É, sem dúvida. O futebol em Portugal cria uma identificação quase religiosa. Um adepto do FC Porto criou uma identificação para sempre. Ele é médico, é pai e é adepto do FC Porto. Ou pode ser funcionária numa agência de viagens, mãe, desportista e adepta do FC Porto. Faz parte da identidade individual das pessoas.

Mas o que eu estava a perguntar é se concorda que, para quem vive no Porto, o futebol é quase um meio de afirmação nacional?

Sim, concordo. Como segunda cidade do país, no Porto existe muito essa rivalidade com Lisboa. É uma coisa muito emocional, que deixa as pessoas ressentidas. Lisboa é a capital e as outras cidades, sobretudo o Porto, sentem-se menosprezadas e maltratadas em termos culturais, financeiros, enfim. Por isso, para as pessoas do Porto o FC Porto é uma afirmação da qualidade da cidade, da independência do Porto em relação a Lisboa. É quase um grito de ‘não precisamos de Lisboa para avaliar as nossas capacidades porque somos bons’.

O futebol como fenómeno social é muito curioso, ou não?

Sim, o futebol é um tema fascinante. É um fenómeno enorme cultural, social e economicamente. Um aluno meu na faculdade quis fazer uma tese sobre a influência do futebol nos media: o que caracteriza a cobertura que é feita nos jornais nacionais, nos jornais desportivos, nas televisões, do futebol. Eu achei que era um tema muito interessante e muito pertinente.

E acha que a influência é do futebol sobre os media ou dos media sobre o futebol?

Ambos. O futebol tem influência sobre os media não só por ser um fenómeno social, cultural e popular, mas pelo poder económico enorme. O futebol gera milhões e milhões de euros. Por isso vai ter um efeito muito grande sobre a política e sobre a cultura. Lembro-me muito bem da querela entre Rui Rio e o FC Porto. O Rui Rio provavelmente caiu em popularidade, porque desafiou o FC Porto e é um risco desafiar o futebol. São poucos os políticos que se atrevem a fazê-lo.
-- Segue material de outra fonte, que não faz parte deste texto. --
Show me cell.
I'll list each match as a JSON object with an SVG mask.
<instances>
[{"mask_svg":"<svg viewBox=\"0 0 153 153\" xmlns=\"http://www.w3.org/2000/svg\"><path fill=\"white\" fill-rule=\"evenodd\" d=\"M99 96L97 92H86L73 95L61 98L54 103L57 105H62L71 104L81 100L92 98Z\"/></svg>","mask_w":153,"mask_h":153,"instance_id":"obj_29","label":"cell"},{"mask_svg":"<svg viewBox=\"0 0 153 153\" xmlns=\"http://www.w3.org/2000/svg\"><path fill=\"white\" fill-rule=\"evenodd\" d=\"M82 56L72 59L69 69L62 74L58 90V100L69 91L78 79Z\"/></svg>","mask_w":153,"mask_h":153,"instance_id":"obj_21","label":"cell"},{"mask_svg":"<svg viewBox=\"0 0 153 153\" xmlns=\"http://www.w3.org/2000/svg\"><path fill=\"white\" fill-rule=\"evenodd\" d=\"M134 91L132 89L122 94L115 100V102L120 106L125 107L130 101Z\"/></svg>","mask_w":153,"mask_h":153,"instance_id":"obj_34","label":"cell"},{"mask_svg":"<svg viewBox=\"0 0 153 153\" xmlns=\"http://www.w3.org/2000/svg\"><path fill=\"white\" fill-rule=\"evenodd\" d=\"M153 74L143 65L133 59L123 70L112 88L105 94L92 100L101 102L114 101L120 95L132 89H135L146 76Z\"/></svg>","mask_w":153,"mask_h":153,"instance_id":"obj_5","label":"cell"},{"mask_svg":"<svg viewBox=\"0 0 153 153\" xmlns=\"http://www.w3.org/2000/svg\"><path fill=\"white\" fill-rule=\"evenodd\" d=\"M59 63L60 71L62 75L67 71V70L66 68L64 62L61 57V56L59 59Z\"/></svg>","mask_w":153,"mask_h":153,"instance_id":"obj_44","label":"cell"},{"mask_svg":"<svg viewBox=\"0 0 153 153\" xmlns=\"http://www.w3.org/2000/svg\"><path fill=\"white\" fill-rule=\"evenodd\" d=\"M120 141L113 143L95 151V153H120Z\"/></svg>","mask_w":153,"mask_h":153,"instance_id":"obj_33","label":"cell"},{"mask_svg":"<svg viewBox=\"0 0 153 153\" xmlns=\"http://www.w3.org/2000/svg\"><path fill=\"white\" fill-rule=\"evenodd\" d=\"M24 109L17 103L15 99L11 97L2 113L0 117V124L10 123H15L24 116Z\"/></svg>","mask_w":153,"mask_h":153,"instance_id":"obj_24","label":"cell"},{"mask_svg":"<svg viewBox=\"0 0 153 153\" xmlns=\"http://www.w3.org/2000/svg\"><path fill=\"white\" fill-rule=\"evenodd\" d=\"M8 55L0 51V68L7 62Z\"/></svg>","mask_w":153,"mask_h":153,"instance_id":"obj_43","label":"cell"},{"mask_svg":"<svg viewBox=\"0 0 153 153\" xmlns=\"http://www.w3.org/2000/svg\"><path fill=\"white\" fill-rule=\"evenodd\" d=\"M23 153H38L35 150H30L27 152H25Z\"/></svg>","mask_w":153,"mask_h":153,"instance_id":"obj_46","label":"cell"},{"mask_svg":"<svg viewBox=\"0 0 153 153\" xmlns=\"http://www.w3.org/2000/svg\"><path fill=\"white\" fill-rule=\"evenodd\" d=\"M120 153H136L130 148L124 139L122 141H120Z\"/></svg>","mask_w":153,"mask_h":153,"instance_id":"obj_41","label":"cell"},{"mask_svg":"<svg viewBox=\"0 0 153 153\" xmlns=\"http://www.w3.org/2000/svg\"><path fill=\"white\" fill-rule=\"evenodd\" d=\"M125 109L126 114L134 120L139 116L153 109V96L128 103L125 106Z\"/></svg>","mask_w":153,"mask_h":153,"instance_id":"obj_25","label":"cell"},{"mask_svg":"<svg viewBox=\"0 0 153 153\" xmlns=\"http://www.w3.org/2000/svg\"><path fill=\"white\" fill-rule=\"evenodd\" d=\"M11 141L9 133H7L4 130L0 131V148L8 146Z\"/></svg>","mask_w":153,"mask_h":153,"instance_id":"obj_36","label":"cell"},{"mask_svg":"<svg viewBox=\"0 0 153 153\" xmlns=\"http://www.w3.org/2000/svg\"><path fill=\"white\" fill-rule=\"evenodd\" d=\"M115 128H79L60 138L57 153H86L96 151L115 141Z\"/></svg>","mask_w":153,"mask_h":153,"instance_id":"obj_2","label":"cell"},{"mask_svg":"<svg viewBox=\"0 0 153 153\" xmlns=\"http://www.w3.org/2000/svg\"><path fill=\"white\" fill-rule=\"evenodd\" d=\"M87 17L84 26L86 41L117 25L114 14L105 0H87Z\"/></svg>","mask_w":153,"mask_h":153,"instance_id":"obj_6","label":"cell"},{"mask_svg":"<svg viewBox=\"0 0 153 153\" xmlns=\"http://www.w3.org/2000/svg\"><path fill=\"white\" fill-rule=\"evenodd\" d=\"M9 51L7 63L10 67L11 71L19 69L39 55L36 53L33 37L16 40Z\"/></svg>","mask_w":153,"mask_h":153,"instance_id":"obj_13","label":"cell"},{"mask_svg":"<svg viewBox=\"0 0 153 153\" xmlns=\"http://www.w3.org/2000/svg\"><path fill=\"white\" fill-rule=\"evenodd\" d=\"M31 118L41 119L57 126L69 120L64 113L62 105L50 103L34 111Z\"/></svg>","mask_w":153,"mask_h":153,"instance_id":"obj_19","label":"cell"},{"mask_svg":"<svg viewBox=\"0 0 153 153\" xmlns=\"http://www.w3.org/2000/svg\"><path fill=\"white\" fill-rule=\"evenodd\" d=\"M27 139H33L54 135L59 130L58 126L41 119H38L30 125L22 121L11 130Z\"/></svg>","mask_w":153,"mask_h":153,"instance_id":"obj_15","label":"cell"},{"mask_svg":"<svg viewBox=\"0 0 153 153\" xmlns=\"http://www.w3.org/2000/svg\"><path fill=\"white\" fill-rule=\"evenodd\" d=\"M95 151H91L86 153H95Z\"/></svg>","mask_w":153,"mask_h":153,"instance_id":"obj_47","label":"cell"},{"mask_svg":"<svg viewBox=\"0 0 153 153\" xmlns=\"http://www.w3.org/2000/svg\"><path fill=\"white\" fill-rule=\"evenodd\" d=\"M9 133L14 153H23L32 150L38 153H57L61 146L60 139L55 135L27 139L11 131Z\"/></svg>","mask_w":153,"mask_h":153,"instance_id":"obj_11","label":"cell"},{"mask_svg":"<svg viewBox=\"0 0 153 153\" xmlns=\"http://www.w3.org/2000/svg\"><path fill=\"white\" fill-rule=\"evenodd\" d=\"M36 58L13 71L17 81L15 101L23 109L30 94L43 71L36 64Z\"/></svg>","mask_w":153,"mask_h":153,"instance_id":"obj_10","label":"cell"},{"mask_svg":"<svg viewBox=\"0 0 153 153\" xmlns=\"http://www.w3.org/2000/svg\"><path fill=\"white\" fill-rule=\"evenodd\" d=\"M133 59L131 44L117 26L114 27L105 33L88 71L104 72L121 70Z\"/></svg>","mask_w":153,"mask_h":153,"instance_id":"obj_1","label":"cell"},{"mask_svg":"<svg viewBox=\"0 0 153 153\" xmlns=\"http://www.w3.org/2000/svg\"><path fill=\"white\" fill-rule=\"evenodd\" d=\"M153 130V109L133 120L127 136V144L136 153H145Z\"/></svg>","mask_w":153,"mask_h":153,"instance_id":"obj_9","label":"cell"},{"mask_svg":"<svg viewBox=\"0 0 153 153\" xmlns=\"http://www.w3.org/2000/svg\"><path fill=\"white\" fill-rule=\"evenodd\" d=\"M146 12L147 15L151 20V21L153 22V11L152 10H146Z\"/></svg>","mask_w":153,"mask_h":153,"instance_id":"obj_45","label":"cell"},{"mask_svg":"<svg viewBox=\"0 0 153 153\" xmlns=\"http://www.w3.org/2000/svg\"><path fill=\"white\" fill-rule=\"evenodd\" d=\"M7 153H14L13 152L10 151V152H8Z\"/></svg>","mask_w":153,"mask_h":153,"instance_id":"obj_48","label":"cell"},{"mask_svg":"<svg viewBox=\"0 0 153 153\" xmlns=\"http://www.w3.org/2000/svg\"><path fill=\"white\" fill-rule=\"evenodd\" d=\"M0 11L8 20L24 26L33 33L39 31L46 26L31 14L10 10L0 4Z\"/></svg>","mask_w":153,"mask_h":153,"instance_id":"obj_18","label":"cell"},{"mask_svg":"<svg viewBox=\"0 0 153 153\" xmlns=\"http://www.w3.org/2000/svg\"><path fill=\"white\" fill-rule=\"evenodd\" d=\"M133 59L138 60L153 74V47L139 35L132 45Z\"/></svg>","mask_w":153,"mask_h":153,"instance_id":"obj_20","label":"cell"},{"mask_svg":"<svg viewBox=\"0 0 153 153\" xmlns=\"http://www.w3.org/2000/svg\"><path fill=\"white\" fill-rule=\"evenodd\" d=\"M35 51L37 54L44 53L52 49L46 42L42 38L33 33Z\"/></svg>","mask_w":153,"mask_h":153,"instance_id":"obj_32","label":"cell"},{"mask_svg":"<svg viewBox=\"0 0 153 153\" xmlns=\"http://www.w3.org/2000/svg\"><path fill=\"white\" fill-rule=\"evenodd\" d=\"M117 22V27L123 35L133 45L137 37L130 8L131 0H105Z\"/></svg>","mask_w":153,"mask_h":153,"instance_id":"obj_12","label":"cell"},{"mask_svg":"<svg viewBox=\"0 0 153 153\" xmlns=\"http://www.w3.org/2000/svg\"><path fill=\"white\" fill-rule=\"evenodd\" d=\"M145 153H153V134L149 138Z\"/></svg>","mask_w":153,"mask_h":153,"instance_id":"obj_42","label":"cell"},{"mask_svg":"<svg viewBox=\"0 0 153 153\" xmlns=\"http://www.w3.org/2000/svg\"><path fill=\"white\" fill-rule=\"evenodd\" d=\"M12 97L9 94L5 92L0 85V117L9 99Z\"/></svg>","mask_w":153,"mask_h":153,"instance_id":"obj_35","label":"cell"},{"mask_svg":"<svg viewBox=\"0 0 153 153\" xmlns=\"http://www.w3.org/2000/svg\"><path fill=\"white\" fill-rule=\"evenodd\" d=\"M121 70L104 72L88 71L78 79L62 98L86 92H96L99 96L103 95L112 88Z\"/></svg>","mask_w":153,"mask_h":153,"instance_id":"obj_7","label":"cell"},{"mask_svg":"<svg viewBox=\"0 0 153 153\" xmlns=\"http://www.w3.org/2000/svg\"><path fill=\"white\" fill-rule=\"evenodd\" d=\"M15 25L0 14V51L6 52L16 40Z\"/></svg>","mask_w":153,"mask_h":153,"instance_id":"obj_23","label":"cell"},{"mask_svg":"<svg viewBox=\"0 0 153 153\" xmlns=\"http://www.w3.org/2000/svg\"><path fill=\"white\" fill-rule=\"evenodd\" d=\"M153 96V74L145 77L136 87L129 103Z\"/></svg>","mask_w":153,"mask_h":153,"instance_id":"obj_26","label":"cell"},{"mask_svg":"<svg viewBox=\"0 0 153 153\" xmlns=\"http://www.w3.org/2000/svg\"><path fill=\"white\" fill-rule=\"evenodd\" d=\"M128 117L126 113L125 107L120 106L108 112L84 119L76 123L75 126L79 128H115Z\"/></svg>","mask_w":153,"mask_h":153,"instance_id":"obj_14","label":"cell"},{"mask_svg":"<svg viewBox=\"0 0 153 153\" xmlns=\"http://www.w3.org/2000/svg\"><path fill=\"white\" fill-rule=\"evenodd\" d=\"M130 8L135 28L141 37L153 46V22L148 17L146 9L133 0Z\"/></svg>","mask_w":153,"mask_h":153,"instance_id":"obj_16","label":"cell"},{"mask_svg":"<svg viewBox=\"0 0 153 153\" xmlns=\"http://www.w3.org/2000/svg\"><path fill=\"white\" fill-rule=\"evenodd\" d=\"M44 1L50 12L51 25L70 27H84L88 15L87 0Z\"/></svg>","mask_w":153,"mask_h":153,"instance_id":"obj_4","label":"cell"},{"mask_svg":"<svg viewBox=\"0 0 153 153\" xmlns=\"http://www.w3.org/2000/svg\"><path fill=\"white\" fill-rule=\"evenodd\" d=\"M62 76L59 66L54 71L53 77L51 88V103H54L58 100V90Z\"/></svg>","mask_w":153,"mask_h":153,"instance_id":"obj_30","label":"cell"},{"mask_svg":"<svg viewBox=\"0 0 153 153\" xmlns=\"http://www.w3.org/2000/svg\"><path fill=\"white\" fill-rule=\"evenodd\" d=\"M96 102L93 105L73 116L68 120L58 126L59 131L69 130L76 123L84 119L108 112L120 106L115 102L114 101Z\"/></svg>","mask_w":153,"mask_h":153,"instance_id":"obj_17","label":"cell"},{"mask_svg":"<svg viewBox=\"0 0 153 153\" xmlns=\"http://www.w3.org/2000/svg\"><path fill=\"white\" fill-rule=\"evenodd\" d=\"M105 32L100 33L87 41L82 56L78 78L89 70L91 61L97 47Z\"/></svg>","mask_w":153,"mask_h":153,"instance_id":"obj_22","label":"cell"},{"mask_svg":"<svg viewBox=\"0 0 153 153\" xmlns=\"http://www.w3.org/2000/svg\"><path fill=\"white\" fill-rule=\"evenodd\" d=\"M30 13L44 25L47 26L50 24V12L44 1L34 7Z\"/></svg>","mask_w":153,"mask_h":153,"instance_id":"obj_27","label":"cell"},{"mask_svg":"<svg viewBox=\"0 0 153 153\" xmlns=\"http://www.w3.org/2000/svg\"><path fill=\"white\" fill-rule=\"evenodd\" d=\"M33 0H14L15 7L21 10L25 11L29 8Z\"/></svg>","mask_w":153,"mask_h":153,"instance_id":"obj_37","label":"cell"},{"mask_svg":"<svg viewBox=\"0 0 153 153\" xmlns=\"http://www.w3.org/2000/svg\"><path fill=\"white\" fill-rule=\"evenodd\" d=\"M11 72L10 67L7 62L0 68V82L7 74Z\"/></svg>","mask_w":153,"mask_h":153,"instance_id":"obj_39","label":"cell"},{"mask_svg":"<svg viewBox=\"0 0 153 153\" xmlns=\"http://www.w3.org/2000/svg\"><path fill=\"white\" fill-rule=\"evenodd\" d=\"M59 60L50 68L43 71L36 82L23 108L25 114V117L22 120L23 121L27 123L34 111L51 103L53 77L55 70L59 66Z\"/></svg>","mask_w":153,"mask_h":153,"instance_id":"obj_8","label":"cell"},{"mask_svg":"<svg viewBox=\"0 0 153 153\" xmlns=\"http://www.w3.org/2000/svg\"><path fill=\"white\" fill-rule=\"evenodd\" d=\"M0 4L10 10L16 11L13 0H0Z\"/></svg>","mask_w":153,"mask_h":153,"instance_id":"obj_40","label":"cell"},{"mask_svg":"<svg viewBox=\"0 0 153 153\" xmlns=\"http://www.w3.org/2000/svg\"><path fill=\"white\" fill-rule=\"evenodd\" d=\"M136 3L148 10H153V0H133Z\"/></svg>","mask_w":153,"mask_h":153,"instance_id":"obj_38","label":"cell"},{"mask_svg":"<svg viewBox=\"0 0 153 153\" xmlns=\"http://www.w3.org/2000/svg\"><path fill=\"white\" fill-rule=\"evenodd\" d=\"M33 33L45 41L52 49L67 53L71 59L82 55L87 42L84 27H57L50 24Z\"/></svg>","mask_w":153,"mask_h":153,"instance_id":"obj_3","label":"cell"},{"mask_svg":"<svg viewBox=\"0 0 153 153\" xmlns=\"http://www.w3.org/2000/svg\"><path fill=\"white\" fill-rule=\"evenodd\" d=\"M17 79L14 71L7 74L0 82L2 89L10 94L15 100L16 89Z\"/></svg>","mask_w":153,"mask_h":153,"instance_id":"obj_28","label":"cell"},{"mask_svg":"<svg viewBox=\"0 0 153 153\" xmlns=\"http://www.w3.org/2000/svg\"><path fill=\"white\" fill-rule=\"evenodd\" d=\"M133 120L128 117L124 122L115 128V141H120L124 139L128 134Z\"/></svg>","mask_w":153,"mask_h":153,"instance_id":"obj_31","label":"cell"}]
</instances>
Entretanto, e para terminar, ficou sensibilizado com a atitude do Salgueiros de abrir as portas da equipa feminina às refugiadas afegãs?

Fiquei muito comovido com a atitude do Salgueiros. O desporto pode ter um papel muito importante na sociedade. Por exemplo, eu nos Estados Unidos sou adepto dos San Antonio porque são uma equipa que sempre contratou jogadores estrangeiros: lembro-me rapidamente do argentino Manú Ginobili ou do francês Tony Parker. Para além disso, o treinador dos San Antonio falava de política, criticava muito Donald Trump. Obviamente que uma pessoa mediática como ele expor as mentiras de Donald Trump era algo que eu considerava importante. O Salgueiros teve uma atitude que vai muito além do futebol: ofereceu refúgio a uma equipa de futebol feminino do Afeganistão. Foi um gesto muito nobre e o futebol pode desempenhar esse papel, pelo poder que tem.

«Um café com...» senta o Maisfutebol à mesa com figuras eminentes da nossa sociedade, nomes sem ligação aparente ao desporto, a não ser a paixão. A música, a literatura, o cinema ou a moda enredados nas quatro linhas de conversas livres e descontraídas.